Now the question is, what can be said about the set of all possible values of $L$? Is it connected? Closed maybe? Neither closed / connected / compact? I have no idea.
Can we determine whether a specific number belongs to this set or not? I was specially interested in finding a sub-series of $\sum \frac 1{n^2}$ whose limit is, say $\frac{\pi}6$, and then I ended up with this question.
 A: The set is a compact subset of $\mathbb{C}$
Let $K=\{0,1\}^{\mathbb{N}^*}$ and endow $K$ with the product topology where each $\{0,1\}$ has the discrete topology. It can be shown (even without AC/Tychonoff's Theorem) that $K$ is compact. For $i\in\mathbb{N}^*$ we denote by $p_i:K\to\{0,1\}$ the canonical projection on the $i$-th component. We recall that the topology on $K$ is the least topology that makes each $p_i$ continuous.

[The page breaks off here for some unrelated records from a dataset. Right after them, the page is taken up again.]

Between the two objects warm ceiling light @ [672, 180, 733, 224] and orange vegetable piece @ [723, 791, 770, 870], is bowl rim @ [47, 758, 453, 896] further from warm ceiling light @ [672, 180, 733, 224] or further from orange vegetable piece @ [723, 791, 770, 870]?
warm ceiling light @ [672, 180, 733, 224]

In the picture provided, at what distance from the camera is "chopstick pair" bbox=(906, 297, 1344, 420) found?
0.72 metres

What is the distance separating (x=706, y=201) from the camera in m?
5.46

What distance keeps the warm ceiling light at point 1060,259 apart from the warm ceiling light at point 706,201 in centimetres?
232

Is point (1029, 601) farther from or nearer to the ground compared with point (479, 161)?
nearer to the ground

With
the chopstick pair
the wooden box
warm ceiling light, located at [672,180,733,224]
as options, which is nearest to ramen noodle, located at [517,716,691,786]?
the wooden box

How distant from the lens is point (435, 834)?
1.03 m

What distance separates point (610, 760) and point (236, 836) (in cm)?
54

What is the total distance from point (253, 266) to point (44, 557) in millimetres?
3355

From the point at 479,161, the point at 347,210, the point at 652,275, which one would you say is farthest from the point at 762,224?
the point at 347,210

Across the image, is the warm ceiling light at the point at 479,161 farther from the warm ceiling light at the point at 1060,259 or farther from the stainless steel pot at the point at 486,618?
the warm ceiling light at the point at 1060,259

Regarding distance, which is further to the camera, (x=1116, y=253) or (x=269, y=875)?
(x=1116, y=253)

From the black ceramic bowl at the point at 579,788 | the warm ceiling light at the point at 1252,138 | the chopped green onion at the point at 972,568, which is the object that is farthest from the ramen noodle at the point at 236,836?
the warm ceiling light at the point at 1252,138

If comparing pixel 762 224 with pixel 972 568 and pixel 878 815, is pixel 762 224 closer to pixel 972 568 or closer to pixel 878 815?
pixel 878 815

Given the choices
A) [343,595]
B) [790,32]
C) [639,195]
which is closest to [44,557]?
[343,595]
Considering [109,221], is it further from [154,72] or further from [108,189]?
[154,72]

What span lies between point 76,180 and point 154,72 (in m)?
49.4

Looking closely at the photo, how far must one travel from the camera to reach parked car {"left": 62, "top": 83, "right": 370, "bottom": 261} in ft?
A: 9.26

Let $(a_i)_{i\geq1}$ be a sequence of real (or complex) numbers such that the series $\sum_i a_i$ is absolutely convergent. Define the mapping
$$\begin{array}[t]{ccccc}\mathbf{a}&:&K&\longrightarrow&\mathbb{C}\\&&(c_i)_{i\geq1}&\longmapsto&\displaystyle\sum_{i=1}^{+\infty}a_i c_i.\end{array}$$
Since we assumed that the series $\sum_i a_i$ is absolutely convergent, it is not hard to check that the mapping $\mathbf{a}$ is well-defined (e.g., using the comparison test).
We now show that $\mathbf{a}$ is continuous: let $(c_i)_{i\geq1}\in K$ and let $\varepsilon>0$. Since the series $\sum_i a_i$ is absolutely convergent, there exists $N\in\mathbb{N}^*$ such that $\sum_{i=N+1}^{+\infty}\lvert a_i\rvert<\varepsilon$. Consider the open subset
$$O_N=\bigcap_{i=1}^N p_i^{-1}\bigl(\{c_i\}\bigr)$$
of $K$. By definition of the product topology, $O_N$ is an open subset of $K$ (indeed, $O_N$ is a finite intersection of inverse images of open sets by the continuous mappings $p_i$). Let $(d_i)_{i\geq1}\in O_N$. By definition, this means that $(d_i)_{i\geq1}$ is a sequence with values in $\{0,1\}$ and
$$\forall i\in\{1,\ldots,N\},\ d_i=c_i.$$
Then
$$\Bigl\lvert\mathbf{a}\bigl((d_i)_{i\geq1}\bigr)-\mathbf{a}\bigl((c_i)_{i\geq1}\bigr)\Bigr\rvert=\left\lvert\sum_{i=N+1}^{+\infty}(d_i-c_i)a_i\right\rvert\leq\sum_{i=N+1}^{+\infty}\lvert a_i\rvert<\varepsilon.$$
Hence $\mathbf{a}$ is continuous.
It is a standard fact that the image of a compact space by a continuous mapping is compact: we hence conclude that $\mathbf{a}(K)$ is a compact subset of $\mathbb{C}$.
A: Necessary condition for the set to be connected
Let us denote the set of all possible limits of "sub-series" by $M$. gniourf_gniourf has proven that $M$ is always a compact subset of $\mathbb{C}$. Since you also asked for connectedness:
Claim: If $M$ is connected, then the sequence $(a_i)_{i\in\mathbb{N}}$ does not become constant, or if $M = \{0\}$.
Proof: If the sequence $(a_i)$ becomes constant (i. e. $\exists\ N$ such that $a_i = 0$ for all $i > N$), then $M$ contains only finitely many values (at most $2^N$). Hence $M$ is disconnected, unless $M$ has only one element.
I feel very much like this should be an equivalence-statement, but I couldn't find a proof for the other direction so far.